- _What you will do_: Reproduce the records below, replacing every occurrence of "sidewalk" with "walkway" and leaving all other text unchanged.

Start of Listed entries

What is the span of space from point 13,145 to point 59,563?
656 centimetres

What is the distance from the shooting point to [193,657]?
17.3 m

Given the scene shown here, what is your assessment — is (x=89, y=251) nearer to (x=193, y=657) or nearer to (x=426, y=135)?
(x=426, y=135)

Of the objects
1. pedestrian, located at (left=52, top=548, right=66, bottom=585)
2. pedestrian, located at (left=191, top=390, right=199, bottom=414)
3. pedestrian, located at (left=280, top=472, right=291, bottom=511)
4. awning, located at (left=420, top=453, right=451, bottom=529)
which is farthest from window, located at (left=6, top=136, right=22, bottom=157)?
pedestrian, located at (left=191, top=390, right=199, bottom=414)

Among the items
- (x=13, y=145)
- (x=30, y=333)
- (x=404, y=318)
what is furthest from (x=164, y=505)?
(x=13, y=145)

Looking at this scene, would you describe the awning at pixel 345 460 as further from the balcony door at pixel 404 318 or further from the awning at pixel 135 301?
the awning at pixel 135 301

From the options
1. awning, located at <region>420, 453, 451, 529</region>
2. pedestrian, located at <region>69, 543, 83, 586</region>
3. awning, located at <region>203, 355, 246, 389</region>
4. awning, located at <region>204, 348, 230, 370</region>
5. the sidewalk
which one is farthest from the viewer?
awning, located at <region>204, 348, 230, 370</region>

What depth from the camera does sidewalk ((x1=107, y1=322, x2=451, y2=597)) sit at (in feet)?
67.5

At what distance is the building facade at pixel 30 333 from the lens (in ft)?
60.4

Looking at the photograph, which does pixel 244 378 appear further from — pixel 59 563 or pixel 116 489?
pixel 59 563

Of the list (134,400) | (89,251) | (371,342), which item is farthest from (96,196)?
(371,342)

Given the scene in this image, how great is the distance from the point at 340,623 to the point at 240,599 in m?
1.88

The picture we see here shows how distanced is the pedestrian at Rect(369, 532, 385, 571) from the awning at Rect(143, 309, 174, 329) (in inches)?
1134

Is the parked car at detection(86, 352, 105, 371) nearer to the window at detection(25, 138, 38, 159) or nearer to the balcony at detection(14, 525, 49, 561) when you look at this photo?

End of Listed entries

- _Solved problem_:
What is the span of space from point 13,145 to point 59,563?
656 centimetres

What is the distance from the shooting point to [193,657]?
17.3 m

Given the scene shown here, what is your assessment — is (x=89, y=251) nearer to (x=193, y=657) or nearer to (x=426, y=135)?
(x=426, y=135)

Of the objects
1. pedestrian, located at (left=52, top=548, right=66, bottom=585)
2. pedestrian, located at (left=191, top=390, right=199, bottom=414)
3. pedestrian, located at (left=280, top=472, right=291, bottom=511)
4. awning, located at (left=420, top=453, right=451, bottom=529)
which is farthest from window, located at (left=6, top=136, right=22, bottom=157)?
pedestrian, located at (left=191, top=390, right=199, bottom=414)

Among the items
- (x=13, y=145)
- (x=30, y=333)
- (x=404, y=318)
what is furthest from (x=164, y=505)?
(x=13, y=145)

Looking at this scene, would you describe the awning at pixel 345 460 as further from the balcony door at pixel 404 318 or further from the awning at pixel 135 301?
the awning at pixel 135 301

From the options
1. awning, located at <region>420, 453, 451, 529</region>
2. pedestrian, located at <region>69, 543, 83, 586</region>
3. awning, located at <region>203, 355, 246, 389</region>
4. awning, located at <region>204, 348, 230, 370</region>
5. the walkway
which one is farthest from the viewer?
awning, located at <region>204, 348, 230, 370</region>

What depth from the camera does walkway ((x1=107, y1=322, x2=451, y2=597)) sit at (in feet)?
67.5

At what distance is the building facade at pixel 30 333 from the lens (in ft)?
60.4

Looking at the photograph, which does pixel 244 378 appear further from — pixel 59 563 or pixel 116 489?
pixel 59 563

Of the list (134,400) | (89,251) | (371,342), which item is farthest from (96,196)?
(371,342)

Given the scene in this image, how great is the distance from the point at 340,623 to the point at 240,599 in m?
1.88

The picture we see here shows how distanced is the pedestrian at Rect(369, 532, 385, 571) from the awning at Rect(143, 309, 174, 329) (in inches)?
1134

Is the parked car at detection(86, 352, 105, 371) nearer to the window at detection(25, 138, 38, 159) or nearer to the balcony at detection(14, 525, 49, 561) when you look at this photo?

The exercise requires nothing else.